フェチらぶ〜再会した紳士な俺様社長にビジ婚を強いられたはずが、世界一幸せな愛され妻になりました〜
穂乃香は不覚にもたじろいでしまいそうになった。
だが、自分に結婚の意思が全くないことを伝えるために言い募る。
「そ、そんなの分からないじゃないですか。それ以前に、今は誰かと付き合うなんて考えられません。社長だってご存じのはずです。

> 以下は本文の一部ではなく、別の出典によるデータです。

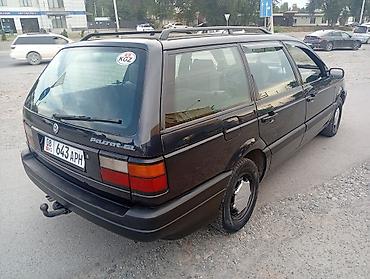 transporter multivan: Volkswagen Passat: 1990 г., 1.8 л, Механика, Бензин, Универсал — 7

あの夜、私が婚約者に裏切られ婚約破棄されたのを。ですので結婚には応じられません」
だが残念なことに、社長からは穂乃香が望んだ言葉は得られなかった。
「もちろん覚えているとも。君には気の毒だが、おかげで理想通りの香りを醸し出す、素晴らしい女性と巡り会うことができた。俺にとっては幸運なことだよ」
感慨深げにそう言うと、自嘲じみた笑みを湛えた社長が過去の恋バナを語り始めた。
「これまでは、本当に散々だったからな」
これまで、大企業の御曹司である奏に、どぎつい香水を振り撒きながら猫なで声で擦り寄ってくる女性に辟易していた、から始まって。
交際経験はあっても、自ら告白したことは一度もなく。見た目が好ましくても、好みの香りでなかったり、やや好みの香りを醸し出す女性との交際を経ても、結局は社長の地位や見かけだけで中身を見ようともしなかった女性に本気にはなれず、いつも長続きしなかったらしい。